Expertos de 21 países se reunieron para discutir los desafíos que enfrenta la región en este nuevo contexto. La proliferación de contenidos manipulados, como los deepfakes, puede distorsionar la percepción pública y generar confusión entre los votantes. «La IA puede ser utilizada para crear videos falsos que parecen reales, lo que puede influir en la opinión pública de manera negativa», advirtió uno de los ponentes del seminario.
Impacto en la confianza electoral
La utilización de deepfakes en campañas políticas no es un fenómeno nuevo, pero su creciente accesibilidad y sofisticación han elevado las preocupaciones sobre su impacto en la confianza electoral. Según los expertos, la capacidad de crear contenido audiovisual convincente que desinforme a los votantes podría llevar a una crisis de confianza en los resultados electorales. «Si los ciudadanos no pueden confiar en lo que ven y oyen, la democracia se encuentra en un grave peligro», enfatizó un analista presente en el evento.
La situación se complica aún más con el uso de redes sociales, que se han convertido en el principal canal de difusión de información. La rapidez con la que se propagan los deepfakes y la desinformación puede superar la capacidad de respuesta de las instituciones electorales, lo que plantea un desafío considerable para la regulación y la educación cívica. «Es fundamental que los votantes sean educados en la identificación de información falsa», sugirió un especialista en comunicación.

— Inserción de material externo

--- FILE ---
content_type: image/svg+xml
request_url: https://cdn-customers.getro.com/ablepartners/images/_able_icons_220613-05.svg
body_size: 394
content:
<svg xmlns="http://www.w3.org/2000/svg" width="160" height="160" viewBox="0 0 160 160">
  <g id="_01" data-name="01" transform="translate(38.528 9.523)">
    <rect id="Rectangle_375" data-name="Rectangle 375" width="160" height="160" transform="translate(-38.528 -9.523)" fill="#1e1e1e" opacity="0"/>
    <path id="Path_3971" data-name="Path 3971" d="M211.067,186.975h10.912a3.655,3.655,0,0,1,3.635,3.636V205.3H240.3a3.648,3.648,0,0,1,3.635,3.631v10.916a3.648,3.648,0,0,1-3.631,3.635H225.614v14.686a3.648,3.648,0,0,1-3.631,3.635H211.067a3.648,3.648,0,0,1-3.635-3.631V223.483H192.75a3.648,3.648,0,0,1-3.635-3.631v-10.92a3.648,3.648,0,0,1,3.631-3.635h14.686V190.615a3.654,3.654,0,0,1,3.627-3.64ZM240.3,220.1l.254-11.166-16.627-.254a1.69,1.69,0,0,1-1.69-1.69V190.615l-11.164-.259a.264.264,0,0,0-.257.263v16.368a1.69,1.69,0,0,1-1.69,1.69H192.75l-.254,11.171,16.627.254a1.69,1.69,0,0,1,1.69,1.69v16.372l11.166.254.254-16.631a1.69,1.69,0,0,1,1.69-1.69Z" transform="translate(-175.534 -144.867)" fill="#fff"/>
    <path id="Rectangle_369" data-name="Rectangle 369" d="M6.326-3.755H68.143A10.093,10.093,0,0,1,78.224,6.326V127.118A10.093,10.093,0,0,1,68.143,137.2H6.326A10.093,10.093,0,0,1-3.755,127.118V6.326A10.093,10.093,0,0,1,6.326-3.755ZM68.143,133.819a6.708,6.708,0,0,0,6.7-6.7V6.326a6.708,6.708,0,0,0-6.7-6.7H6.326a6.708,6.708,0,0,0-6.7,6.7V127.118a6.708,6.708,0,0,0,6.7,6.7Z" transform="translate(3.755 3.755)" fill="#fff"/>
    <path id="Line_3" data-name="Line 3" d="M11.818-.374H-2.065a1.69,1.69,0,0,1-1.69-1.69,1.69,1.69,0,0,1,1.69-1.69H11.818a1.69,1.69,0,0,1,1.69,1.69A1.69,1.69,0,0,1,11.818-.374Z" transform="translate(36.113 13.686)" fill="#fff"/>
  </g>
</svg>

En un contexto donde la polarización política es evidente, el uso de la IA para crear narrativas engañosas puede exacerbar tensiones y divisiones sociales. La manipulación de la información no solo afecta a los candidatos, sino que también puede deslegitimar el proceso electoral en su conjunto. «La desinformación puede llevar a la violencia y a la desconfianza en las instituciones», advirtió un académico que participó en la discusión.

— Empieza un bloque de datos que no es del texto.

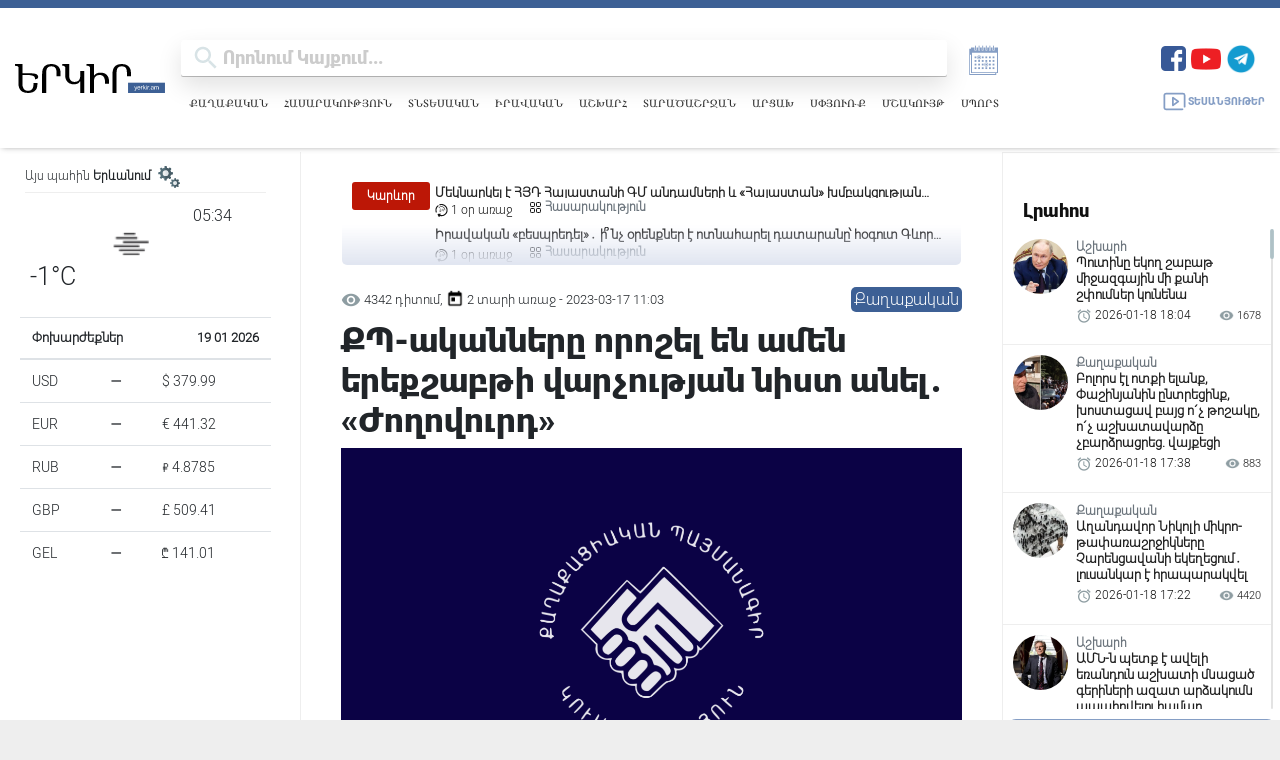

--- FILE ---
content_type: text/html; charset=UTF-8
request_url: https://yerkir.am/ajaxgetweatherdata/%D4%B5%D6%80%D6%87%D5%A1%D5%B6?cityId=1
body_size: 669
content:
<div id="weatherData">
              <div class="temperature-info">
             <div class="description">
                                  <img class="weather-icon" src="https://openweathermap.org/img/wn/50n.png" alt="Եղանակի պատկերակ">
                 <span class='widget_carbon'>05:34</span>

             </div>
             <div class="temp-block">
                 <span class="temp">-1°C</span>

             </div>
            
         </div>
      </div>


--- FILE ---
content_type: text/html; charset=utf-8
request_url: https://www.google.com/recaptcha/api2/aframe
body_size: 247
content:
<!DOCTYPE HTML><html><head><meta http-equiv="content-type" content="text/html; charset=UTF-8"></head><body><script nonce="Li0ffaRoEaWBd0UEJrtQyw">/** Anti-fraud and anti-abuse applications only. See google.com/recaptcha */ try{var clients={'sodar':'https://pagead2.googlesyndication.com/pagead/sodar?'};window.addEventListener("message",function(a){try{if(a.source===window.parent){var b=JSON.parse(a.data);var c=clients[b['id']];if(c){var d=document.createElement('img');d.src=c+b['params']+'&rc='+(localStorage.getItem("rc::a")?sessionStorage.getItem("rc::b"):"");window.document.body.appendChild(d);sessionStorage.setItem("rc::e",parseInt(sessionStorage.getItem("rc::e")||0)+1);localStorage.setItem("rc::h",'1768786474053');}}}catch(b){}});window.parent.postMessage("_grecaptcha_ready", "*");}catch(b){}</script></body></html>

La comunidad internacional observa con atención cómo los países de la región enfrentan estos retos. La colaboración entre gobiernos, organizaciones no gubernamentales y plataformas tecnológicas es esencial para desarrollar estrategias efectivas que contrarresten el impacto de los deepfakes y la desinformación. «La lucha contra la desinformación es una responsabilidad compartida», concluyó uno de los panelistas, resaltando la necesidad de un enfoque colectivo para salvaguardar la integridad electoral.